Excerpt provided –
————————

Security Basics mailing list archives

Re: Home wireless free hotspot


From: Todd Haverkos <infosec () haverkos com>
Date: Tue, 16 Mar 2010 08:56:58 -0500

"John Lightfoot" <jlightfoot () gmail com> writes:
Hello,

I have a home wireless network that Id like to make available to
neighbors who need to borrow a connection from time to time. 
Consider it karmic repayment for the times Ive had to borrow
someone elses open connection.  Of course, Id like to do it
securely, so Im looking for some advice.

My main network has a wireless router connected to the Internet,
with a few wired connections to my home computers.  The main
routers wireless network is protected by WPA, access control via
MAC address, etc.

 My thought is I
would attach a second wireless router (Netgear) to a port off the
main router and leave it unsecured, using a second subnet, and block
any routing between the two subnets, other than straight out to the
Internet, but Im not sure the best way to do that.

————————

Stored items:
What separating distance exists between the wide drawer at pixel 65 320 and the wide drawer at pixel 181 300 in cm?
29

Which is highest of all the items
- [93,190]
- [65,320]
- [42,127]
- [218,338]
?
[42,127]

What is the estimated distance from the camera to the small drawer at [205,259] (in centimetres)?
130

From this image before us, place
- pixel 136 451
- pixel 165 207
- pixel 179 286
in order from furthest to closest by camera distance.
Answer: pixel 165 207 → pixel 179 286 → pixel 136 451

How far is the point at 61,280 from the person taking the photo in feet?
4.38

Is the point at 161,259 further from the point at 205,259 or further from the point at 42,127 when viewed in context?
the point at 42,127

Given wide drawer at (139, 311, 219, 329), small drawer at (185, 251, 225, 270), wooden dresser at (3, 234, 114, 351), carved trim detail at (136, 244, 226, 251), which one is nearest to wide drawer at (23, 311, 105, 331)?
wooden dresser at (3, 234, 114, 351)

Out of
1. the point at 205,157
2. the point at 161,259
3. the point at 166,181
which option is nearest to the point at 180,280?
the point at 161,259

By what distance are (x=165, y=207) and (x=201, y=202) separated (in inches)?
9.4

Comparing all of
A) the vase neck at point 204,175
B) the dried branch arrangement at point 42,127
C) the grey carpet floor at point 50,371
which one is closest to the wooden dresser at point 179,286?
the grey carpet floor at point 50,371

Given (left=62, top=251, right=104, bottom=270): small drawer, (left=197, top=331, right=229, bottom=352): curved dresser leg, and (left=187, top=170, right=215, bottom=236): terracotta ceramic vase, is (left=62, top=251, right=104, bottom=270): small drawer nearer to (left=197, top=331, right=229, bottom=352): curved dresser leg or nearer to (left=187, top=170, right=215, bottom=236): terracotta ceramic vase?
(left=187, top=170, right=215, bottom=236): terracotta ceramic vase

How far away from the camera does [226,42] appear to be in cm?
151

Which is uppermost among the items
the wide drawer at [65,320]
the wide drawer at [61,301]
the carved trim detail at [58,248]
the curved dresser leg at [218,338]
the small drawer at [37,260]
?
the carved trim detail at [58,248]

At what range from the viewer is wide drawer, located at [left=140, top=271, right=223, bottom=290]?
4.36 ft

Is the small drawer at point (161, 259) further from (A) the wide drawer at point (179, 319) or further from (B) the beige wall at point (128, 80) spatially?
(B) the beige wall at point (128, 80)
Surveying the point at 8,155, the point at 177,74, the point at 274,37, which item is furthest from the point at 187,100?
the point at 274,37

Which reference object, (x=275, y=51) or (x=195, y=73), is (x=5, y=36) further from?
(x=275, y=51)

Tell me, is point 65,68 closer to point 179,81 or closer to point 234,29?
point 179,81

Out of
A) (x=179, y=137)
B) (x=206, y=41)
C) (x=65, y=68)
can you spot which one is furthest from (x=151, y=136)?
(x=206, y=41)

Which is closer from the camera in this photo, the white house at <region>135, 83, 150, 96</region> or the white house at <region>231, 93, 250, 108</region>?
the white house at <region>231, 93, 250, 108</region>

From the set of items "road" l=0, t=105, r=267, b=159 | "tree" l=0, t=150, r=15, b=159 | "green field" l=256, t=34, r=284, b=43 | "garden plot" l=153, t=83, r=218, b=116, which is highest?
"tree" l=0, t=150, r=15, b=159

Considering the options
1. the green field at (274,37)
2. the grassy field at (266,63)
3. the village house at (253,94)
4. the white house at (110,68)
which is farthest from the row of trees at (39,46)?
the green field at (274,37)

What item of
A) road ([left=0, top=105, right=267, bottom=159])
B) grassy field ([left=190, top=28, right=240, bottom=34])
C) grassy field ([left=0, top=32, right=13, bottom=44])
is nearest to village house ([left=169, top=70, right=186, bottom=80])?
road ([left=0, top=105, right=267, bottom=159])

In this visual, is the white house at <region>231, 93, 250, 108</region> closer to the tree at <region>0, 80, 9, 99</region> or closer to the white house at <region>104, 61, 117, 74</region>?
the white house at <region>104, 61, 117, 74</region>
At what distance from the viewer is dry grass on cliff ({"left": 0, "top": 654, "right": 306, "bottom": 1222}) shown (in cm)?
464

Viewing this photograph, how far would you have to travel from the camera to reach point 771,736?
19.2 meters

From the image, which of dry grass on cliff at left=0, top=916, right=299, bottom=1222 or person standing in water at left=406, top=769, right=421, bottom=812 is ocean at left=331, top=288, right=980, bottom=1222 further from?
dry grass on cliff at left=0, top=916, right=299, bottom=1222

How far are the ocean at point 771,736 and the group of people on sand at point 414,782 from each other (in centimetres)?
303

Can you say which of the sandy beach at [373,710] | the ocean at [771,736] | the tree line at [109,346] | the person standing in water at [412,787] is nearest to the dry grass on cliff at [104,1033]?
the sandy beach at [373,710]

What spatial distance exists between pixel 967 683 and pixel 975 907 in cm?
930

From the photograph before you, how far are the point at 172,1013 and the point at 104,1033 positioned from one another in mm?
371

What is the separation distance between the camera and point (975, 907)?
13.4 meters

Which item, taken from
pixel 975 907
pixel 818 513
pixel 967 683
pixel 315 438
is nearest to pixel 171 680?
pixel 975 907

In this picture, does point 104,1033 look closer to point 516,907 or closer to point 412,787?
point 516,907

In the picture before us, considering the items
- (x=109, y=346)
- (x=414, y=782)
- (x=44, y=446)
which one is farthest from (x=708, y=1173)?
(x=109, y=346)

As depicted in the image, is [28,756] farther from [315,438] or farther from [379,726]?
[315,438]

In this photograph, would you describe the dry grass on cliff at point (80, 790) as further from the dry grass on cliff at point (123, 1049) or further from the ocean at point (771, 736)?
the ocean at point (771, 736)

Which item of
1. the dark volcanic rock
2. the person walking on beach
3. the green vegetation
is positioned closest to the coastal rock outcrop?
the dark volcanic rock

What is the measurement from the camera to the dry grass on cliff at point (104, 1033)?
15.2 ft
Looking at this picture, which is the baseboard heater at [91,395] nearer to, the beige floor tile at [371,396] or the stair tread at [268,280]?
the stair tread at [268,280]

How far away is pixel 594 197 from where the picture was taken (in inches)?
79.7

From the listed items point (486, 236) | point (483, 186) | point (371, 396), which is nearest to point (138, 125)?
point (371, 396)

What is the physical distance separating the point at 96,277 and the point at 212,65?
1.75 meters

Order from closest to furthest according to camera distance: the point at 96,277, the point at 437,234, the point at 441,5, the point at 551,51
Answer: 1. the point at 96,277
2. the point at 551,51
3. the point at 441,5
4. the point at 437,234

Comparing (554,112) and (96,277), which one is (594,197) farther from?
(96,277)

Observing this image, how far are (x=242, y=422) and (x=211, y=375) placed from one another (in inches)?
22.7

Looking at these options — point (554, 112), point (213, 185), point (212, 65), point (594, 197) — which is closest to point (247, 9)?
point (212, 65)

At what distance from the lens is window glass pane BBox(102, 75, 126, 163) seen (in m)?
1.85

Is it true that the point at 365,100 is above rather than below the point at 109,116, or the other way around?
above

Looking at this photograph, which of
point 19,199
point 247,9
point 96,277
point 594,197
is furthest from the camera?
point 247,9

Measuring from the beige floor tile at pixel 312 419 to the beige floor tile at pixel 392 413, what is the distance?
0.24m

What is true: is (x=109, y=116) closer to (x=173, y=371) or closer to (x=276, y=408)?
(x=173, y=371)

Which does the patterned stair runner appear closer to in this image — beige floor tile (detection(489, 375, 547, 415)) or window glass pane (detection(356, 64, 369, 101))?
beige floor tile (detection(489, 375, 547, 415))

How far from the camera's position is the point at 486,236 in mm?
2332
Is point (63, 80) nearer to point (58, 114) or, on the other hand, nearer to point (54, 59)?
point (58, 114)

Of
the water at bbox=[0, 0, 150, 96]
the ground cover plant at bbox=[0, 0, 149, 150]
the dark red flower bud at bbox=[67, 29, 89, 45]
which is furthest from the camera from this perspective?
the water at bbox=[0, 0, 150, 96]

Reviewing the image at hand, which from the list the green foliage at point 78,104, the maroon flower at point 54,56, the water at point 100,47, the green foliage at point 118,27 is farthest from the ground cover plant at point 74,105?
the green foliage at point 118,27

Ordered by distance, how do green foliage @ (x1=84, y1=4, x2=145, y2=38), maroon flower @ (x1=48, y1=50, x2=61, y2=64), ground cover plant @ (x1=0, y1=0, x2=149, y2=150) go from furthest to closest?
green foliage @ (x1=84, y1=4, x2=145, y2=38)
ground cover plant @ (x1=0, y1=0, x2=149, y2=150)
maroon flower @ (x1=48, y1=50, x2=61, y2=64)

————————

Tasks to carry out –
1 – Summarize the mailing list post in two sentences.
2 – Reproduce the mailing list post verbatim, starting with "My main network" and going on through "MAC address, etc.".

Results for each task –
1 – A reply on the Security Basics mailing list quotes John Lightfoot, who wants to make a home wireless network securely available to neighbors who occasionally need a connection, as karmic repayment for having borrowed others' open connections. The main router's wireless network is protected by WPA and MAC address access control, and the idea is to attach a second, unsecured wireless router on a separate subnet, with routing between the two subnets blocked except straight out to the Internet, though the best way to do that is uncertain.

2 –
My main network has a wireless router connected to the Internet,
with a few wired connections to my home computers.  The main
routers wireless network is protected by WPA, access control via
MAC address, etc.